Ambroise Croizat, à l'origine de la sécu

13 Octobre 2015 , Rédigé par Réveil Communiste Publié dans #Front historique

Michel Etievent 13 octobre

Qui donc aurait l’audace d’attribuer la paternité de la loi Veil à son obscur chef de cabinet ?

C’est à peu près ce que nous allons entendre à longueur de médias et de déclarations politiques en ce 70ème anniversaire à propos de la création de la sécurité sociale. « La sécurité sociale a été fondée par Pierre Laroque ! » L’attribution de cette précieuse conquête de l’humanité à un soudain désir humaniste et généreux de celui qui n’était qu’un fonctionnaire d’Ambroise Croizat, ministre du travail et bâtisseur de l’organisme hante l’histoire officielle depuis les années 1950.

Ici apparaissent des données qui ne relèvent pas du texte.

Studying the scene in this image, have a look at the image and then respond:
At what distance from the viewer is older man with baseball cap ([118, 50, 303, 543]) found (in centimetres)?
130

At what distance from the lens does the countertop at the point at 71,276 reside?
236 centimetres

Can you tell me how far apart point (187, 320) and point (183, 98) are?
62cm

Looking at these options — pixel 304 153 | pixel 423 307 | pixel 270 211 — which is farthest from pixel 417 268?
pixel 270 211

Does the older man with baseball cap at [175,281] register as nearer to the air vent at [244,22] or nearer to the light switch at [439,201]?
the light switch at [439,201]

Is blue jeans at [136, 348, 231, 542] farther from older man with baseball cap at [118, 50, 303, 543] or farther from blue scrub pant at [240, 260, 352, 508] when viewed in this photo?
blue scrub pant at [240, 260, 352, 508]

L’entreprise qui tient de la manipulation n’est évidemment pas innocente. Elle vise tout d’abord à minorer voir même à effacer l’apport essentiel des ministres communistes dans les grandes innovations sociales de la Libération : entre autres Francois Billoux, ministre de la santé de septembre 1944 à novembre 1945 et surtout Ambroise Croizat, ministre du travail de 1945 à 1947.Elle permet habilement dans un second temps de taire toute la dimension collective de la création de l’organisme en gommant le rôle fondamental joué par le peuple ouvrier dans la mise en place de cet acquis : un peuple mobilisé par un rapport de force sans lequel n’aurait pu être imposée « l’invention sociale » des années 45 : 29 % des voix au PCF, 5 millions d’adhérents à la CGT, une classe ouvrière grandie par sa résistance héroïque, un patronat sali par sa collaboration.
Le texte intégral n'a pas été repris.